# Verilen metin:
========================

Mucizelere inanır mısınız?
Bu insanın elinde olan bir şeydir. Kişi kendisi çağırır. Düşünceleriyle, kalbiyle, beyniyle ve Allah’a olan inançla gerçekleşir diye düşünüyorum.
Neredesin filmine ilham verenin siz olduğu söyleniyor…
Hiç ilgisi yok. Benim olmama imkan yok. Ben zaten o değilim. (Kahkahalar).
Olsaydım ‘Filmde oynardım’ dermişiniz…
Yok gerçekten ben değilim. Bir kadına bir film yapılması, bir şarkı sözü yazılması ya da beste yapılması gurur verici bir şey. Ben olsaydım ‘Bendim’ derdim. Hiç çekinmem, aksine gururla söylerim.
Ayrı kaldığınız dönemlerde yeni çıkan sesleri dinlediğinizde içinizin cız ettiği olur muydu?
İçim çok acıyordu. Önüne gelen şarkıcı oluyor diye üzülüyordum. Düşünsenize iyi bir ses, iyi bir şarkıcısınız yani un, yağ ve şeker var ama helva yapacak kimse yok. Bu bir ekip işi tabii. Bir kere şansızlıklar geldi mi peşi sıra olur ya hep böyle oldu. Demek ki zamanı değilmiş. Her şeyin bir zamanı varmış. Bu hayatta hiçbir şey tesadüf değil. En basit bir karşılaşmanın bile bir tesadüf olmadığına inanıyorum. İyi düşündüğünüzde ödüllendiriliyorsunuz. Cennet ve cehennem de bu dünyada. Bana kötülük yapanın cezalandırıldığını ben gördüm. Sonsuz bir ilahi adalet olduğunu düşünüyorum. İçimde bu duygular olmasa kesinlikle ayakta duramazdım ve yaşayamazdım. Ben mutlu olduğumda herkes mutlu olsun istiyorum.
Aşka inanır mısınız?

========================

# Yapılacak görevler:
- A) Söyleşiye göre aşağıdaki soruları yanıtlayın:
(i) Mucizeler neyle gerçekleşir?
(ii) Hangi filme ilham verdiği söylenmektedir?
(iii) Ayrı kalınan dönemlerde neye üzüldüğünü söylüyor?
- B) Söyleşinin "Neredesin filmine ilham" ile başlayıp "ettiği olur muydu?" ile biten bölümünü, "gurur verici" yerine "onur verici" koyarak değiştirin ve yeniden yazın.
- C) Şarkıcıyla yapılan söyleşiyi son cümlesinden sonra devam ettirin.

# Sağlanan bilgiler:
========================

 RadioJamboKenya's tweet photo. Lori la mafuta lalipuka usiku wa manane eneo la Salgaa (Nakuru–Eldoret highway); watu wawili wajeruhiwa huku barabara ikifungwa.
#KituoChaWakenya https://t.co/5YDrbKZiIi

========================

# Alıştırma yanıtları:
- A)
(i) Düşüncelerle, kalple, beyinle ve Allah'a olan inançla.
(ii) Neredesin filmine.
(iii) Önüne gelenin şarkıcı olmasına.

- B)
Neredesin filmine ilham verenin siz olduğu söyleniyor…
Hiç ilgisi yok. Benim olmama imkan yok. Ben zaten o değilim. (Kahkahalar).
Olsaydım ‘Filmde oynardım’ dermişiniz…
Yok gerçekten ben değilim. Bir kadına bir film yapılması, bir şarkı sözü yazılması ya da beste yapılması onur verici bir şey. Ben olsaydım ‘Bendim’ derdim. Hiç çekinmem, aksine gururla söylerim.
Ayrı kaldığınız dönemlerde yeni çıkan sesleri dinlediğinizde içinizin cız ettiği olur muydu?

- C)
Aaa, aşksız olur mu? İnanırım tabii. Aşka aşığım zaten. Ama maalesef üç yıldır yalnızım. Ama artık aşık olmak istiyorum. Aday var mı diye soracak olursanız bir tane var aslında. Ama o bunu bilmiyor...
Ya olmazsa…
Olmazsa olmasın ne yapalım. Dağ dağa küsmüş dağın haberi olmamış gibi bir şey olur.
İlk hareketin hep karşıdan mı gelmesini beklersiniz?
Ben birini beğenince kenara çekilip o nasıl olsa gelir beni bulur demem. Eğer ortam uygunsa ve arada ortak arkadaşlar varsa devreye sokarım.
Yay burcu için biraz flörtçü olur derler…
O flörtçülük ayrı bir şey. Göz bu. Güzele bakmak sevaptır. Kadın da olsa erkek de olsa güzel insana bakarım. Güzeli herkes sever. Ama aşık olunca çok fena aşık olurum. Gözüm hiçbir şey görmez. Bağlandığım zaman ilişki gittiği kadar gider. Kısa süreli ilişkiler yaşamam. Aşık oldum deyip birkaç gün sonra başka biriyle birlikte olanları hiç anlayamıyorum. Aşık olduğum insandan ayrıldığım zaman bir sene nasıl unutacağım diye düşünürüm.
Aşk acısına karşı bir tedavi yönteminiz var mı?
Aşkın acısından kaçmam. Acısını sonuna kadar yaşarım. Kimileri aşık oldukları kişiyle dinledikleri şarkıları dinleyemez, gezdikleri yere gidemez ben tam tersi üzerine giderim. Kaçış kabullenmemektir. Dibe vurana kadar o acıyı yaşarım. Aşk biraz acı aslında. Allah o acıyı vermesin ve kimseyi sevdiğinden ayırmasın.
Kıskanç mısınız?
Delilik derecesinde kıskançtım. Kendi kendimi yerdim. Onu da terbiye ettim. Herkesin bir özeli vardır. Kimse kimseye tasma takıp benimsin diyemez.
Nasıl bir sevgilisiniz?
Sevgi arsızıyım. Aranmayı sevilmeyi isterim. Şımartılmak isterim. Sürpriz yapılsın isterim hep.
Hoş bir sürpriz yapan oldu mu?
Şimdi onu diyecektim. Maalesef bugüne kadar kimse yapmadı.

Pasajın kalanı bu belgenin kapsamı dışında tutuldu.